[SPARK-49547][SQL][PYTHON] Add iterator of `RecordBatch` API to `applyInArrow`
What changes were proposed in this pull request?
Add the option to applyInArrow to take a function that takes an iterator of RecordBatch and returns an iterator of RecordBatch, and respect spark.sql.execution.arrow.maxRecordsPerBatch on the input iterator.
Why are the changes needed?
Being limited to returning a single Table requires collecting all results in memory for a single batch. This can require excessive memory for certain edge cases with large groups. Currently the Python worker immediately converts a table into it's underlying batches, so there's barely any changes required to accommodate this. There are larger changes required to support max records per batch on the input side.
Does this PR introduce any user-facing change?
Yes, a new function signature supported by applyInArrow
How was this patch tested?
Updated existing UTs to test both Table signatures and RecordBatch signatures
Was this patch authored or co-authored using generative AI tooling?
No
@zhengruifeng @HyukjinKwon @xinrong-meng this is the alternative/follow-on to https://github.com/apache/spark/pull/48038 that includes implementing the input side JVM batching in addition to the Python API updates
what about adding a new test that likely fails with
Table->Tablesignature but succeeds with new iterator signature?
The only thing that should fail with the Table -> Table is something that goes out of memory
Gentle ping for potential inclusion in 4.0
Gentle ping again now that 4.0 is out
Hi, @HyukjinKwon @zhengruifeng could you please review this again? We indeed encountered this problem in our production jobs when users call applyInPandas, which returns a large DataFrame.

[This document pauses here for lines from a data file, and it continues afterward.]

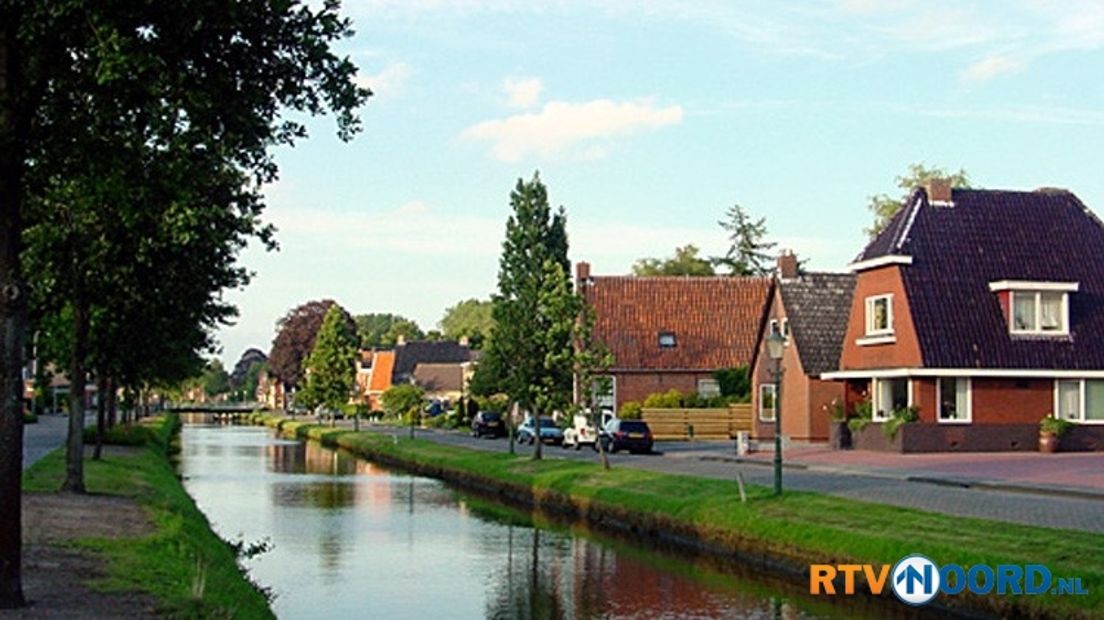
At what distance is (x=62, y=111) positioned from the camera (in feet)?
44.8

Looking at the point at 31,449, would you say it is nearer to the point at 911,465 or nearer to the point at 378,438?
the point at 378,438

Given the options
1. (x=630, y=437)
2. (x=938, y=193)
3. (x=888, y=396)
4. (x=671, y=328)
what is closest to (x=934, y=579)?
(x=888, y=396)

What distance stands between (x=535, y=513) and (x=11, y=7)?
23816 mm

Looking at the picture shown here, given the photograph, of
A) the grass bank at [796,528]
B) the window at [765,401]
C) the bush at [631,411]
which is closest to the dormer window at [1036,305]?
the window at [765,401]

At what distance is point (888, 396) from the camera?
47062 mm

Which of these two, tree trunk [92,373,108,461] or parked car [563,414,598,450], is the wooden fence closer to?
parked car [563,414,598,450]

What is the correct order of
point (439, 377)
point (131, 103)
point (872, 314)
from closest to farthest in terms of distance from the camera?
point (131, 103), point (872, 314), point (439, 377)

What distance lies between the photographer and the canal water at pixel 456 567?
20.0 metres

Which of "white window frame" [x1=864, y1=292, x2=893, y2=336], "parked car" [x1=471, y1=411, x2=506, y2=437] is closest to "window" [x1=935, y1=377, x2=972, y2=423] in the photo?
"white window frame" [x1=864, y1=292, x2=893, y2=336]

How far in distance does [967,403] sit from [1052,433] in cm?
282

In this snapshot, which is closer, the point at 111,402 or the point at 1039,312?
the point at 1039,312

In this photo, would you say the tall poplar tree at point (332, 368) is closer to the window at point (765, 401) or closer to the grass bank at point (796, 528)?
the window at point (765, 401)

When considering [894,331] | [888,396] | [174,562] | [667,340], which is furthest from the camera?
[667,340]

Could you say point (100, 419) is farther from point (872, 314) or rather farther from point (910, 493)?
point (872, 314)
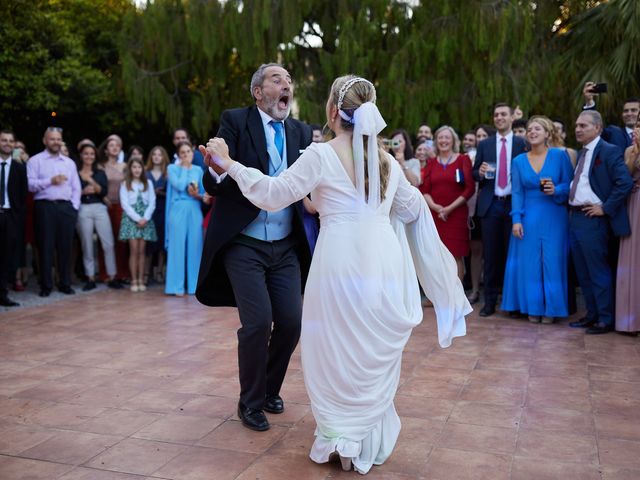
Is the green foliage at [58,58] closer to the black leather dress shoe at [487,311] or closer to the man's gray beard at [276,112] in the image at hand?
the black leather dress shoe at [487,311]

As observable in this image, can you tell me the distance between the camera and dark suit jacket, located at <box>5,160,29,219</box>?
9266mm

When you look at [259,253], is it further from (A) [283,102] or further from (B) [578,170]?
(B) [578,170]

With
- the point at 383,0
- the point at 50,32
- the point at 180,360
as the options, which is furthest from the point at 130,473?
the point at 50,32

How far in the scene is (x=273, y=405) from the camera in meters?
4.75

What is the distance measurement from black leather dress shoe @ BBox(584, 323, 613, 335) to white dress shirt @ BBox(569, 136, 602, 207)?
1249 mm

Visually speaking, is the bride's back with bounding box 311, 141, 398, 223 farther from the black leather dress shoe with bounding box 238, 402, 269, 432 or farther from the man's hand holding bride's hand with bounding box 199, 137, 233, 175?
the black leather dress shoe with bounding box 238, 402, 269, 432

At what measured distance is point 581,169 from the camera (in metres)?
7.68

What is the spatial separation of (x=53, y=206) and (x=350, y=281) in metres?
7.21

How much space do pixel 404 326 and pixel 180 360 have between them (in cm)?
286

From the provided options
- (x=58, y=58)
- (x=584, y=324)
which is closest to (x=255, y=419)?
(x=584, y=324)

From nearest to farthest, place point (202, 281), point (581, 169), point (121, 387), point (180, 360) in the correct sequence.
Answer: point (202, 281) < point (121, 387) < point (180, 360) < point (581, 169)

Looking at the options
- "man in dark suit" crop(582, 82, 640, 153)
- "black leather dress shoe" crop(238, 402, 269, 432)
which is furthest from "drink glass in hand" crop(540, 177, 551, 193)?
"black leather dress shoe" crop(238, 402, 269, 432)

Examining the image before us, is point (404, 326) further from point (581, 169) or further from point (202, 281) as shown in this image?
point (581, 169)

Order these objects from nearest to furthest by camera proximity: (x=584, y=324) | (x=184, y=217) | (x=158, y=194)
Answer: (x=584, y=324), (x=184, y=217), (x=158, y=194)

Gentle ping again, it's getting tricky to keep up with/figure out new merge conflicts each time there are conflicting changes that make it in
Gentle ping again, it's getting tricky to keep up with/figure out new merge conflicts each time there are conflicting changes that make it in
@Kimahriman we plan to optimize the batch size in multiple UDF types, e.g.
- SQL_GROUPED_MAP_PANDAS_UDF
- SQL_GROUPED_MAP_ARROW_UDF
- SQL_GROUPED_AGG_ARROW_UDF
- SQL_GROUPED_AGG_PANDAS_UDF
- SQL_WINDOW_AGG_PANDAS_UDF
- SQL_WINDOW_AGG_ARROW_UDF
this is the first one for SQL_GROUPED_MAP_PANDAS_UDF /SQL_GROUPED_MAP_ARROW_UDF. Can we reuse it for the iterator API?
Regarding this PR, I think we should:
1, exclude any changes in cogroup;
2, add a new eval type for the new iterator API, because it is a user-facing change. For example, we have SQL_SCALAR_PANDAS_ITER_UDF for the iterator API in Pandas UDF.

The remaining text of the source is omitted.